TonyaKayRFPinterview2015

Raw Food Planet’s
Exclusive Interview with professional dancer and Raw Food athlete

Tonya Kay

www.tonyakay.com

Peter: What 3 foods do you view as the most essential to your athletic well-being?

Tonya: As a professional dancer, I train an average of 17 hours/wk. My activities include company rehearsals, gigs, dance classes, core training, physical therapy, Bikram yoga, hiking and dancing like at the club, of course! Unlike many other athletes, my sport is not competitive (with anyone but myself) nor does it involve a routine set of perfectible motions. A dancers’ edge, rather, lies in her ability to maintain an expert level of strength, flexibility and coordination at all times, allowing her to master any motion the physical form might do, make it look easy, and bare her soul wide open while doing it.

Consuming in-season, local, organic, raw vegan foods has been nothing short of miraculous in my life – as an athlete as well as a human being. Eating in-season, local, organic raw vegan foods, I am light inside, have a reliable energy source, recover quickly from stress and injury, sleep consistently and wake rested, fluctuate only five pounds either way around my average weight, build lean, long muscle effortlessly, and radiate a glow visible from the stage to the second balcony.

The raw vegan foods I find most beneficial to my personal athletic training are first and foremost; water. I consider it a food, for certain, and choose to drink simple spring water or well water I bottle myself. In lieu of that, I get my 4 – 5 liters/day from a basic charcoal filtered tap water or as a last resort, refill jugs from reverse osmosis vending machines. I use water to hydrate, nourish, and “keep things flowing”. For me to really accept water’s energy into my body, the water must be cost-free and waste-free.

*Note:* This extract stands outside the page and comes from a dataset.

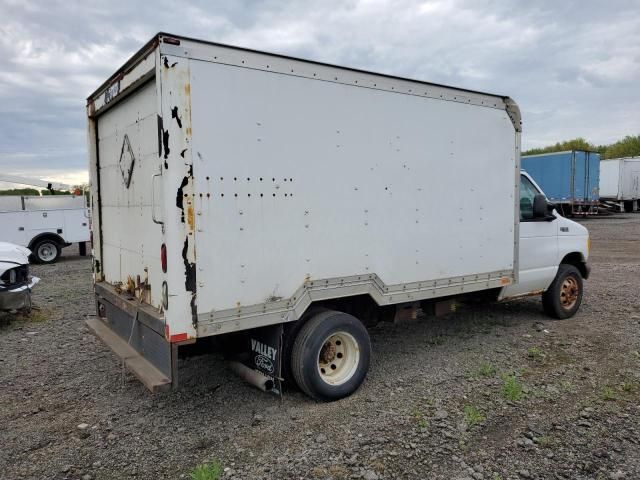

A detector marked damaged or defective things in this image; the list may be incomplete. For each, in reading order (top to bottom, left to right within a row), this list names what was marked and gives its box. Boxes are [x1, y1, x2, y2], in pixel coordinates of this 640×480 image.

rusty wheel [544, 266, 584, 318]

I don’t believe that the basic necessities of life, like air, water, sunshine, sleep and love should have a price tag. I also don’t believe requiring the manufacture, recycle or waste of a petroleum plastic bottle have anything to do with clean water.

Other vegan foods I find essential to my athletic training are leafy greens, like kale, romaine, green lettuce, and hijiki, nori, dulse and wakame sea vegetables. These foods have amazing alkalizing effects, which assure the body functions at its natural highest potential without inflammation, degradation, or exhaustion. And, contrary to popular belief, muscle is built from amino acids. It is true that the body breaks down hard-to-digest proteins into amino acids, but why not give it direct access to muscle’s building blocks by feeding it the most amino acid dense foods on earth – easily to assimilate leafy greens.

Finally, water rich fruits, such as apples, kiwi, strawberries, cherries – AVOCADO! – they all have profound energy and mood effects. It’s a natural high without the side effects, and when it comes to professional dance, the crowd expects more than a stellar athletic performance, they expect you to shine like a star doing it. Fruit highs are mandatory just before any performance.

Peter: What effects have you observed on your spiritual life since becoming a raw foodist?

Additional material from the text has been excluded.